### BRIEF
Keeping every line intact, repeat the data word for word.
:: INPUT DATA ::
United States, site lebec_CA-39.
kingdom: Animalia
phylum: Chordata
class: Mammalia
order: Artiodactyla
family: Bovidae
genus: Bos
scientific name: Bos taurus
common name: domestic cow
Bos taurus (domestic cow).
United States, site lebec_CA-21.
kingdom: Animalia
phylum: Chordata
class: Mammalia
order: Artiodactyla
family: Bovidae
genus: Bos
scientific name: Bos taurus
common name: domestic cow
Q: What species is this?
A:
:::
### EXERCISE OUTPUT
United States, site lebec_CA-39.
kingdom: Animalia
phylum: Chordata
class: Mammalia
order: Artiodactyla
family: Bovidae
genus: Bos
scientific name: Bos taurus
common name: domestic cow
Bos taurus (domestic cow).
United States, site lebec_CA-21.
kingdom: Animalia
phylum: Chordata
class: Mammalia
order: Artiodactyla
family: Bovidae
genus: Bos
scientific name: Bos taurus
common name: domestic cow
Q: What species is this?
A:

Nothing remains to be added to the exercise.